Currently restic has some issues with restore speed (see `restic restore` speeds asymptotically dropping towards zero! and https://github.com/restic/restic/pull/2195). Your data set is bigger than the one of the poster in that thread, so my expectation is you are going to hit the same issue with data restore speed, or lack thereof.
Edit 2: This restore speed degradation seems to affect large files only (200 MiB files definitely affected), so this may or may not apply to your case.
Another issue with large remote repositories is the time it takes to prune the repository: https://github.com/restic/restic/issues/2162 Note, that prune takes an exclusive lock on repository, so you can’t do new backups while prune is running.
Unless you are OK with compiling by yourself and running in production a patched restic, I think the driving criterion for the repository setup should be the restore time.

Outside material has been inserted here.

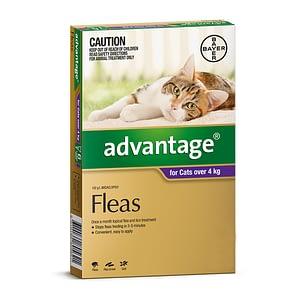 Advantage Cat 4kg+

Assuming you want to run the official binaries, my recommendation would be to set up several repositories for specific data subsets/NAS paths, aiming for 3-5 TiB of data per repository (the number picked by the highly scientific method of staring at the ceiling; however, I didn’t see people with repository sizes of a few TiB complaining about restore speeds). That way if you need to restore the data, you should be able to do it in a reasonable time.

The downsides are:
o) Maintenance of multiple repositories.
o) Manually picking which data sets should be put in which repository.
o) Less benefit from deduplication.
o) No guarantee that there will be a way to merge the repos once the scalability issues are resolved.

The upside is:
o) You should be to actually restore the data in a reasonable time.
o) You should be able to prune the data in a reasonable time (Edit 2).
o) restic will need less memory to run the restore, reducing the chance of you running OOM during the restore process.

Edit: If you are OK with running a patched restic in a production environment, my recommendation would be to set up a single repository. You get least maintenance overhead and maximum deduplication benefits. restic + PR2195 does fast restores and uses less memory, so it is a usable set up, that costs you least (maximum deduplication => lowest storage cost) and is simplest to use, because you don’t have to figure out in which repository is the file that you need to restore.

Edit 2:
Personally I run 2x ~1 TiB repositories, but they are on a local server running rest-server and I only replicate the repositories to B2.
You may take a look here: https://kdecherf.com/blog/2018/12/28/restic-and-backblaze-b2-short-cost-analysis-of-prune-operations/#fn-1
Depending on your backup schedule, snapshot sizes, prune policy, and the time you plan to run the setup, it may make sense to set up a small server dedicated for restic and only replicate data to B2. That way you should be able to side-step the repository prune time and avoid B2 data download and class B transactions billing.